L’obiettivo del programma è quello di realizzare un prototipo di velivolo logistico senza pilota, pronto per il rifornimento tattico in ambienti ostili e destinato a fungere da risorsa logistica senza pilota di peso medio.
Il software “Captain” sviluppato da Near Earth Autonomy permette al velivolo di navigare autonomamente, evitare ostacoli ed operare anche in assenza di segnale GPS o con il medesimo fortemente disturbato.
All’iniziativa partecipa anche Moog che fornisce l’avionica Genesys, ossia il sistema di controllo di volo necessario per consentire al “Captain” di poter pilotare fisicamente i comandi meccanici del Bell 505.
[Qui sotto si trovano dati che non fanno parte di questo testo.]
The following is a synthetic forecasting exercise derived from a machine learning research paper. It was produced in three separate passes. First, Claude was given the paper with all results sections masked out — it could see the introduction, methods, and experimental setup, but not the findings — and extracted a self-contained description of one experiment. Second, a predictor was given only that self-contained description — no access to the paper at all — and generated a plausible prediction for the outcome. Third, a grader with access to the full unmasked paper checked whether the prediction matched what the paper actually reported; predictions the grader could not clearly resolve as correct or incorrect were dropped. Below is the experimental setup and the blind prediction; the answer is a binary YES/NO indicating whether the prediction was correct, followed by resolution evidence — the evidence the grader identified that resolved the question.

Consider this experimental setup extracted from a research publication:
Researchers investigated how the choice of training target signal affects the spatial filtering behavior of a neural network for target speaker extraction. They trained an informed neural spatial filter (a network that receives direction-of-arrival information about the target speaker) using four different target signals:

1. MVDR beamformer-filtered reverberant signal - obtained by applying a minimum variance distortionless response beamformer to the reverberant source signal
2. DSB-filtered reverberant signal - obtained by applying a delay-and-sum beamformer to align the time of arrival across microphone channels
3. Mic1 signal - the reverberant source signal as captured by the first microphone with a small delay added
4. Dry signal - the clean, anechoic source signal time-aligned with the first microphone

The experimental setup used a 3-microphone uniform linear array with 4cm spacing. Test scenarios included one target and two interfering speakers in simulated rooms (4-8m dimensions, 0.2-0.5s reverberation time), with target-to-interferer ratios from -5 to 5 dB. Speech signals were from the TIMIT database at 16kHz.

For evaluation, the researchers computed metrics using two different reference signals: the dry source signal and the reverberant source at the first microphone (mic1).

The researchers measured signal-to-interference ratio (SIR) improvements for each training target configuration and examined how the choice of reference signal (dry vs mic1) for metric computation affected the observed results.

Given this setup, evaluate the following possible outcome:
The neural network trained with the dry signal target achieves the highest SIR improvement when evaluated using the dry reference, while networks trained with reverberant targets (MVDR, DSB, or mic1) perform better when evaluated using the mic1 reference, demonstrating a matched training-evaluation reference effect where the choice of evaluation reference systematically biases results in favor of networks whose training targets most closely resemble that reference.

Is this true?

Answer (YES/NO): NO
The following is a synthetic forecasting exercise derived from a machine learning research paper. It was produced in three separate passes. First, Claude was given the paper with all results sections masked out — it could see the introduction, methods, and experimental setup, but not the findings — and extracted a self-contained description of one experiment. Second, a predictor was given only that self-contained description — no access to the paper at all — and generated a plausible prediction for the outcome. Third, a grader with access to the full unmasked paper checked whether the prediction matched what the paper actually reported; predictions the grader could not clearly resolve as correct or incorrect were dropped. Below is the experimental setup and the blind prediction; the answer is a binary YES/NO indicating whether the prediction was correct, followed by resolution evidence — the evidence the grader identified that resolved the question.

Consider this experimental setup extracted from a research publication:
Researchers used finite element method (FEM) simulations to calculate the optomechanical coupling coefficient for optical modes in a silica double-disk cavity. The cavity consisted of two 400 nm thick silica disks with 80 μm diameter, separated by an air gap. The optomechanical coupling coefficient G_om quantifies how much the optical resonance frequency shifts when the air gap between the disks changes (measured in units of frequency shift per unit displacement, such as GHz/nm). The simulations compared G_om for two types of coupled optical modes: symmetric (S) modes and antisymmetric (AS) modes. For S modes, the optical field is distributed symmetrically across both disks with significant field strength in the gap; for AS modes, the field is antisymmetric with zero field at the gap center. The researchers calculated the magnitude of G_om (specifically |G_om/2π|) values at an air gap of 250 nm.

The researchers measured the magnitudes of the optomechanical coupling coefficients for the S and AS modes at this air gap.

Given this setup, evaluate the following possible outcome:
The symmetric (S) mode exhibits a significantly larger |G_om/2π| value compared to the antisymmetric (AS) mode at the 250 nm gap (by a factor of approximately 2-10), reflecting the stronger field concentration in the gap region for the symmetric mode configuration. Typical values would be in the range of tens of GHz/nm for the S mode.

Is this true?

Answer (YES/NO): NO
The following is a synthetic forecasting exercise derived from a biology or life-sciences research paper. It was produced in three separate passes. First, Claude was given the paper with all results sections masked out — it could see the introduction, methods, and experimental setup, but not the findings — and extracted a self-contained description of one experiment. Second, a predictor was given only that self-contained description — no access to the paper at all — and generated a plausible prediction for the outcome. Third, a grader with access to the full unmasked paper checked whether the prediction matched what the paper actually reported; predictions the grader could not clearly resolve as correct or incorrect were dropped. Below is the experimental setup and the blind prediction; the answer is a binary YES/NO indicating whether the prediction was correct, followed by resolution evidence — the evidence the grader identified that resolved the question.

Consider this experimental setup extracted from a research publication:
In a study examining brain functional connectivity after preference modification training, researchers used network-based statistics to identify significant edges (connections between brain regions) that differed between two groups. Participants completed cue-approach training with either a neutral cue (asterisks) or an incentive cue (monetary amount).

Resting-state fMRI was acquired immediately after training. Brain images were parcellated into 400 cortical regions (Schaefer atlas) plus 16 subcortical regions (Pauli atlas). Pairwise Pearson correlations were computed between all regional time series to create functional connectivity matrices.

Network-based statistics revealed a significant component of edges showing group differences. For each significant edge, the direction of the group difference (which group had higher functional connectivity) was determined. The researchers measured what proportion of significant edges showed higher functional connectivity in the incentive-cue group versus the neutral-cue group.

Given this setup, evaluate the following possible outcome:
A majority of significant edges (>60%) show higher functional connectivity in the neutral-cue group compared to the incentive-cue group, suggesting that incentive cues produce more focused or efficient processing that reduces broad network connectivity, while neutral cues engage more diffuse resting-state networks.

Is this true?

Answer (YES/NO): NO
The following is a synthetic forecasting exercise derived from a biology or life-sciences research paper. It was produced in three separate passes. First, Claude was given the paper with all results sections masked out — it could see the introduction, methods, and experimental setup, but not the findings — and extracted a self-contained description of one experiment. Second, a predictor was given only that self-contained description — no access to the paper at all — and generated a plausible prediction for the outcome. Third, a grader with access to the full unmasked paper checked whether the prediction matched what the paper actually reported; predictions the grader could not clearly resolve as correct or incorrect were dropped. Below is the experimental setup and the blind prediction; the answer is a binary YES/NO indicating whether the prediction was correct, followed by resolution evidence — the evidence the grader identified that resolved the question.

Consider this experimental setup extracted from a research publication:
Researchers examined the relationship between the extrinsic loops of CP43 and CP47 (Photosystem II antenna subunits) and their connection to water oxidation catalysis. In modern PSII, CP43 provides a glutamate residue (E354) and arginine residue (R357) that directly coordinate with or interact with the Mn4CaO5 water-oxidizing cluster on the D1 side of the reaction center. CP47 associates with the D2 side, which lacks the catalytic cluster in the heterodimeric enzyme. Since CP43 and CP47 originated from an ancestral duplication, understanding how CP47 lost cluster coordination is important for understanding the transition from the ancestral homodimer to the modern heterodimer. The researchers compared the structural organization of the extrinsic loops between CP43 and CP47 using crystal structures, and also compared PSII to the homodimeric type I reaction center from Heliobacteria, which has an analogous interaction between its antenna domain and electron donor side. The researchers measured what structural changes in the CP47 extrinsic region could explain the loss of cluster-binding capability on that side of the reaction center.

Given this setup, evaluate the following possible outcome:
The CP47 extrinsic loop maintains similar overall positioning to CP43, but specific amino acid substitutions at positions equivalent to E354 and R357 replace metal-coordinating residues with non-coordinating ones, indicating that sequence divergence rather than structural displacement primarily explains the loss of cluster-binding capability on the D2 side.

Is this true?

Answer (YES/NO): NO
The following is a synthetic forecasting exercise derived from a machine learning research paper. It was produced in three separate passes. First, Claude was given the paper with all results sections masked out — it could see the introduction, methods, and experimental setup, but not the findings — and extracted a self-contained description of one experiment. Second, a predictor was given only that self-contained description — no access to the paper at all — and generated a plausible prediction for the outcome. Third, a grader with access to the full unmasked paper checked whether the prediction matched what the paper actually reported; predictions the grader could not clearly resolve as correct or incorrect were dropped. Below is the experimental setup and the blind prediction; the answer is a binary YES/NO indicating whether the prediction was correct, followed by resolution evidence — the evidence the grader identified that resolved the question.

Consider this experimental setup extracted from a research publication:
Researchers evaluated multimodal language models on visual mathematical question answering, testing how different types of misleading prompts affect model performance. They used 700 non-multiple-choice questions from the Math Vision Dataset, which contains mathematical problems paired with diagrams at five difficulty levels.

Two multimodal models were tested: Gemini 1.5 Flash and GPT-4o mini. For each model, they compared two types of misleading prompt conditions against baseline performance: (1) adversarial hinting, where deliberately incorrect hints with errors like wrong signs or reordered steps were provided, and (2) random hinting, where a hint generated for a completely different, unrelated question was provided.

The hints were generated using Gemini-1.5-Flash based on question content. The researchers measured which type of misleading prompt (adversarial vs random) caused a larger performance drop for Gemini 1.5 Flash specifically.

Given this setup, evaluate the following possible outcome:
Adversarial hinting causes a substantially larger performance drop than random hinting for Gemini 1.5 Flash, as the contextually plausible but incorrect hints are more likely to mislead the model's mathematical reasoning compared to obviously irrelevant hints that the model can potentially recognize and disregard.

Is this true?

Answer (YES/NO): YES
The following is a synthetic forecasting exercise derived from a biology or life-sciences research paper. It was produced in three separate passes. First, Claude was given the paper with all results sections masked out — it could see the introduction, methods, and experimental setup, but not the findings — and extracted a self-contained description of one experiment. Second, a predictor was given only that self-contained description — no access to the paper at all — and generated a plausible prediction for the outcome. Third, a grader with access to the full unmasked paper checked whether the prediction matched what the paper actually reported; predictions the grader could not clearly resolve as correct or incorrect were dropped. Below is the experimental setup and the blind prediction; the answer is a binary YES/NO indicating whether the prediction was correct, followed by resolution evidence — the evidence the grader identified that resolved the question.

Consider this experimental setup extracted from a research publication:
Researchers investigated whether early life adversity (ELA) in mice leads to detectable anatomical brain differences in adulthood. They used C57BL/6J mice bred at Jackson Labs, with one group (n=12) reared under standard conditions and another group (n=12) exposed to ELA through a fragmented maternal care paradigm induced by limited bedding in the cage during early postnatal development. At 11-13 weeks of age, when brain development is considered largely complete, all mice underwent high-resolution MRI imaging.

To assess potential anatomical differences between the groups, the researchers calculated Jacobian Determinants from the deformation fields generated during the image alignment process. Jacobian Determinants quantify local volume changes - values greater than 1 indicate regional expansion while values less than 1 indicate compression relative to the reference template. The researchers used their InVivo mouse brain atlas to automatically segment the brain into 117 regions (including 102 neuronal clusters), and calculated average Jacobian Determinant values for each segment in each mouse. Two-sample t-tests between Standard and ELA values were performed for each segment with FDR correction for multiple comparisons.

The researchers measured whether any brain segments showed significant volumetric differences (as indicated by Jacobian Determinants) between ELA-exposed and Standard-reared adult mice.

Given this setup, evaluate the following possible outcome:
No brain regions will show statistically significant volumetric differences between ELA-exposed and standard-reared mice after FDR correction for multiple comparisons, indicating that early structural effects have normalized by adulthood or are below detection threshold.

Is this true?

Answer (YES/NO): YES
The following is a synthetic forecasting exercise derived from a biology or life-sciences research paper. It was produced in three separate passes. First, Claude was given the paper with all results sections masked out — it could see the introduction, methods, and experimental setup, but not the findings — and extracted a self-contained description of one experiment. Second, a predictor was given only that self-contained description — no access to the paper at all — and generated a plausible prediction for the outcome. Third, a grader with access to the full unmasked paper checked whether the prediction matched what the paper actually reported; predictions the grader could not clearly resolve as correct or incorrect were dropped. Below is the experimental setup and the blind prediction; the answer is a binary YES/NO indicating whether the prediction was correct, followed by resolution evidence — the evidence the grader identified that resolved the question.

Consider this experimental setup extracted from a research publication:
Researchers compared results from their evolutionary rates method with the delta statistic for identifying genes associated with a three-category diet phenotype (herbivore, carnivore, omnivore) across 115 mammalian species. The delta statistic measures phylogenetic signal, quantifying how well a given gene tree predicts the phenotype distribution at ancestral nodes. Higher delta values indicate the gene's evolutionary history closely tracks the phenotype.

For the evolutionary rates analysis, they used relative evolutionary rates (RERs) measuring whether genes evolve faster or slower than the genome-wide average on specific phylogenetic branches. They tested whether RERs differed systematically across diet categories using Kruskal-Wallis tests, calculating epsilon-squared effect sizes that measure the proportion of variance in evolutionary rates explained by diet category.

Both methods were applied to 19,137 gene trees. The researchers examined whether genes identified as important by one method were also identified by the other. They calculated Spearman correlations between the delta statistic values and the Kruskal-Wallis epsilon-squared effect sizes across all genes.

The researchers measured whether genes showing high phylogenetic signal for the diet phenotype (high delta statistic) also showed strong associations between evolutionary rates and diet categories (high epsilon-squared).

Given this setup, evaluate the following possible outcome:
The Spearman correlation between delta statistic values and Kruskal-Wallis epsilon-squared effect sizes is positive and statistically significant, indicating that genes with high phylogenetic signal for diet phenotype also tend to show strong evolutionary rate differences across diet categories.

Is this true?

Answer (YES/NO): NO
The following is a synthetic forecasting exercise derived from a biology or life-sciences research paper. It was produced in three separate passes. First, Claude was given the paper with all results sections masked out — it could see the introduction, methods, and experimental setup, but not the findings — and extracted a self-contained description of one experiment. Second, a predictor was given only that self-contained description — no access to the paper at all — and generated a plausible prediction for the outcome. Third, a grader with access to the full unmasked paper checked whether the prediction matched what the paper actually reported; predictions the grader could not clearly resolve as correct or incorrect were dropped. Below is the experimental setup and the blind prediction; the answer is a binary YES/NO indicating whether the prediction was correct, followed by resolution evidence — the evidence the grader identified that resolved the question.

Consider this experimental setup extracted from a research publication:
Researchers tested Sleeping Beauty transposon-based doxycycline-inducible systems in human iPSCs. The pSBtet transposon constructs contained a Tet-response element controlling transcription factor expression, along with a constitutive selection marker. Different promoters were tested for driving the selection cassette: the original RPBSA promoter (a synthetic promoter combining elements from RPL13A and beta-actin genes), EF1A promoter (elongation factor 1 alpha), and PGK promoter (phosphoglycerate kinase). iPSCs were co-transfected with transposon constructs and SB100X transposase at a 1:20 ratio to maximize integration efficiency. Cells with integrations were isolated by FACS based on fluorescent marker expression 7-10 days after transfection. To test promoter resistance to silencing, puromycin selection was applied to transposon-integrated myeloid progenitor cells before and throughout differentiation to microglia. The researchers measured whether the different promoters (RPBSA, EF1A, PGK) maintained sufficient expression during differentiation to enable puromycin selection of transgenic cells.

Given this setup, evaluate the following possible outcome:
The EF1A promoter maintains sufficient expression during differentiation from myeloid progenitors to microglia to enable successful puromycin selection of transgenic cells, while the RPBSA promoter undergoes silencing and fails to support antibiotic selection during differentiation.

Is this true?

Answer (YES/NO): NO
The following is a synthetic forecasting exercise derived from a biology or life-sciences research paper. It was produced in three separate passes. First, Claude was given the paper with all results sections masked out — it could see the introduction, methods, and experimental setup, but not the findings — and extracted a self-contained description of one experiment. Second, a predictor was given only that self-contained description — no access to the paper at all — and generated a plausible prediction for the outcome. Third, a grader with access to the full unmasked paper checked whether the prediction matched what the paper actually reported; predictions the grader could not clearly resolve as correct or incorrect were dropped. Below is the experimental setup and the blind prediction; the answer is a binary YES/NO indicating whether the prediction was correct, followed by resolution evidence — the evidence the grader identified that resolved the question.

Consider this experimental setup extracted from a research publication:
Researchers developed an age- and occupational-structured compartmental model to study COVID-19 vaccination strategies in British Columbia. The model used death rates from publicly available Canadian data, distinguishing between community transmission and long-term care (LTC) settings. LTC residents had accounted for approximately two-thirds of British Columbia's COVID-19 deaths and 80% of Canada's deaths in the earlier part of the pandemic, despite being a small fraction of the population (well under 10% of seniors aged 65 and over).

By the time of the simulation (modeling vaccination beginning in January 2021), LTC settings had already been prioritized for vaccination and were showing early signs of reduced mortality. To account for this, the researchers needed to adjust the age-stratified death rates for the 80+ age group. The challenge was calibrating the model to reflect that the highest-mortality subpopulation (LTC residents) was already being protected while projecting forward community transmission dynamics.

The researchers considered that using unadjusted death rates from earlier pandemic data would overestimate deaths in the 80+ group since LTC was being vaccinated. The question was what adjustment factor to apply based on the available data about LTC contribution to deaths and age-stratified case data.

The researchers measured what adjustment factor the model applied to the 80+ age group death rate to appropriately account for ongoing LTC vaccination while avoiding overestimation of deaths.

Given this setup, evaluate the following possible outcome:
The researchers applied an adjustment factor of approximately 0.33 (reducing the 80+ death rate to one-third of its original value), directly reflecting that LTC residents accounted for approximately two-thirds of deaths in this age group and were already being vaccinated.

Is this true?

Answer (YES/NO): NO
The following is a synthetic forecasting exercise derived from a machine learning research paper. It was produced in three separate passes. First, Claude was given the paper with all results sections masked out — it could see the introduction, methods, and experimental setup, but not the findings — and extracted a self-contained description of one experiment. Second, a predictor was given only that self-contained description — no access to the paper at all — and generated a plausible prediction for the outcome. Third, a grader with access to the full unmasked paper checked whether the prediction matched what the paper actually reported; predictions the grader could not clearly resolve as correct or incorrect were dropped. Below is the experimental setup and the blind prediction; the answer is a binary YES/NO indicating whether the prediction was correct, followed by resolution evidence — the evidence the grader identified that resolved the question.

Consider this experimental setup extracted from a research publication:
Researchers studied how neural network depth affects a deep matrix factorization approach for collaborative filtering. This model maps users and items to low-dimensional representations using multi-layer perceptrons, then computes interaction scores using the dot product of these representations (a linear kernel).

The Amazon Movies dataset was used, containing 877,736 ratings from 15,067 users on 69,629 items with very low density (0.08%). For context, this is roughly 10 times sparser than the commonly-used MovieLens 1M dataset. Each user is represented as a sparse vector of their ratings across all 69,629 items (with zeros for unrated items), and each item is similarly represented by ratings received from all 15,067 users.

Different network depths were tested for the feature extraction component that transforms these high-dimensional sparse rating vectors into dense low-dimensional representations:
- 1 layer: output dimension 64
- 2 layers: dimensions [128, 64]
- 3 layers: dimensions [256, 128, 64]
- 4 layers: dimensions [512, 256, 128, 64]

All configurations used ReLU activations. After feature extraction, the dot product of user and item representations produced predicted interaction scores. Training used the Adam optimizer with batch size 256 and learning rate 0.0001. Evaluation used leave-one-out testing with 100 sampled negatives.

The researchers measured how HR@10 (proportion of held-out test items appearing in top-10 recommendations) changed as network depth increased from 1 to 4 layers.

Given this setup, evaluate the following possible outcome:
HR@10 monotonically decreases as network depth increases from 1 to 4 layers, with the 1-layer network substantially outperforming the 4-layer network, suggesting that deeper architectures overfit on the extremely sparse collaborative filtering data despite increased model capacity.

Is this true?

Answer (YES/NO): NO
Trasformazione delle operazioni dell’USMC
Secondo Jason Hurst, Vicepresidente Senior dell’Ingegneria di Bell, la nuova piattaforma rappresenterà un passo avanti nella trasformazione delle operazioni autonome del Corpo dei Marines degli Stati Uniti e del modo in cui i Marines si muovono sul campo di battaglia.
Il MARV-EL, grazie al suo funzionamento autonomo, sarà il mezzo logistico senza pilota di “peso medio”, in grado di fornire supporto al combattimento ai Marines allorquando i mezzi aerei terrestri o con equipaggio non fossero disponibili a causa di minacce, terreno, condizioni meteorologiche od altre priorità concomitanti.
In questa fase dimostrativa il Bell 505 autonomo dovrà comprovare la sua capacità di trasportare almeno un minimo di 590 kg di carico ed avere un raggio d’azione di almeno 185 km; l’USMC richiede la possibilità di trasportare almeno una coppia di velivoli MARV-EL all’interno di un C-130J Super Hercules.
Il contratto aggiudicato fornirà una capacità di logistica aerea autonoma che supererà i requisiti di prestazione previsti dal programma MARV-EL e sarà in grado di gestire un’ampia gamma di carichi utili e container standard.
Il secondo concorrente selezionato dall’USMC per la fase dimostrativa è il R66 TURBINETRUCK proposto da Sikorsky (Lockheed Martin) & Robinson Unmanned basato sulla cellula del Robinson R66 e dotato del sistema di autonomia MATRIX di Sikorsky che era stato sviluppato nell’ambito di un programma guidato dalla DARPA.
La collaborazione tra Bell Textron e Near Earth
Nell’ambito dell’accorso Bell fornirà supporto ingegneristico al team Near Earth per eseguire le modifiche al Bell 505, al fine di integrare l’autonomia e migliorarne la gestione del carico.
Nel corso del 2024 Bell ha presentato la sua piattaforma ALFA (Aircraft Laboratory for Future Autonomy), un passo avanti nei suoi sforzi per il volo autonomo; Bell e Near Earth hanno collaborato per integrare un sistema di percezione avanzato per le dimostrazioni di volo sul velivolo ALFA, lavorando verso la piena capacità di volo autonomo.